Terminal Station opened in 1908. It replaced an earlier structure for the Spanish Fort route. In the 1880s, New Orleans City Railroad operated steam service to Spanish Fort, at the Bayou St. John and Lake Pontchartrain. Electric streetcars replaced steam service in the late 1890s. The streetcars followed the West End line. So, the Basin Street terminal stood unused. Southern Railway acquired the property in 1908. They built a much larger, 4-track terminal.
Terminal Tracks

Track diagram of Terminal Station on Basin Street (City of New Orleans)
The terminal’s four tracks extended back a bit over three blocks from Canal Street. Southern Railway and New Orleans and Northeastern Railroad (NONE) operated trains from the station when it opened. NONE merged into the Southern system in 1916. The railroad continued operations in its own name until 1969. While it was all one system, Southern Railway’s Alabama Great Southern Railroad legally absorbed NONE that year. GM&O also offered service from Basin Street.

Diagram of tracks turning north from Basin Street (City of New Orleans)
Trains operating from Terminal Station arrived and departed New Orleans on tracks running in the “Lafitte Corridor,” between St. Louis and Lafitte Streets. So, trains left the station, crossed over Basin Street on an auto underpass. The tracks turned north, heading out to Mid-City, then Gentilly. The area marked “Cemetery” in the diagram is St. Louis Cemetery Number One. The “Church” below the tracks is Our Lady of Guadalupe.
The city ordered the railroads to combine passenger operations at Union Passenger Terminal on Loyola Avenue in 1954. Because of the location change, Southern Railway no longer used the Basin Street/St. Louis Street tracks. The path of those tracks became the Lafitte Greenway, a walking and bike trail.
Southern 6850
Southern’s engine #6850 was an EMD NW2 switcher locomotive.

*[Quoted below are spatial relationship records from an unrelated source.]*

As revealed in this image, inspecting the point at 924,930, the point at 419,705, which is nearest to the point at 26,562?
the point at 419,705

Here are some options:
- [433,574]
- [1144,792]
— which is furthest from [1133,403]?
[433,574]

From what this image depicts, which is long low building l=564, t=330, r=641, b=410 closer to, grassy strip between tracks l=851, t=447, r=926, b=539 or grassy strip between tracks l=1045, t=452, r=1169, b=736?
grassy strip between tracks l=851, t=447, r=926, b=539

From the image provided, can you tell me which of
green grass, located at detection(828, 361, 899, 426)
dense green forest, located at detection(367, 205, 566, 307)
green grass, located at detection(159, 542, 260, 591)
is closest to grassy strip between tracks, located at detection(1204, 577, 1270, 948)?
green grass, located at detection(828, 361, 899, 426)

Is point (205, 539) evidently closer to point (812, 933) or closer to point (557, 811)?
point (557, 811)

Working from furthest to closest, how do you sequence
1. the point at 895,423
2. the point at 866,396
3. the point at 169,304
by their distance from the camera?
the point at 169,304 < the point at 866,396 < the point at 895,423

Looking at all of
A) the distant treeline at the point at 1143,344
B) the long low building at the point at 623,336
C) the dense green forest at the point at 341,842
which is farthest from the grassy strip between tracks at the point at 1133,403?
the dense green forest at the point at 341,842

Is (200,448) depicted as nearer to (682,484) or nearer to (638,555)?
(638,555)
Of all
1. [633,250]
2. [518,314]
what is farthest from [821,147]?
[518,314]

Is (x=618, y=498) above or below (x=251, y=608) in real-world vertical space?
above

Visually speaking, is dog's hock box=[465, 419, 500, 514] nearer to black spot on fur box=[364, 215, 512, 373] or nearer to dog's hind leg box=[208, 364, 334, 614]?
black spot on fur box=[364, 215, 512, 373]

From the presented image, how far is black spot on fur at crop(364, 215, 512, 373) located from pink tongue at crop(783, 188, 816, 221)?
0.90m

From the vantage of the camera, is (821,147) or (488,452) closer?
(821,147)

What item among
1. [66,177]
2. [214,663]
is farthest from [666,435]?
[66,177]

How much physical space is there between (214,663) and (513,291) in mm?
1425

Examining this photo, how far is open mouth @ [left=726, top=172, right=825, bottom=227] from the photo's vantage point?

The railroad owned 69 NW2s, two of which (6850 and 6851) belonged to NONE. So, this switcher moved cars in and out of Terminal Station, from Southern’s yards along the Lafitte Corridor.
Editor’s Note
The track diagrams in this article are from a 1949 grade crossing survey commissioned by the City of New Orleans. I found it in the Special Collections section of the Earl K. Long Library at the University of New Orleans. I shot just some quick phone-pics. So, I use these diagrams as prototype/background for my Pontchartrain Railroad (N-Scale) layout at home. I’ll return and shoot proper photos at some point.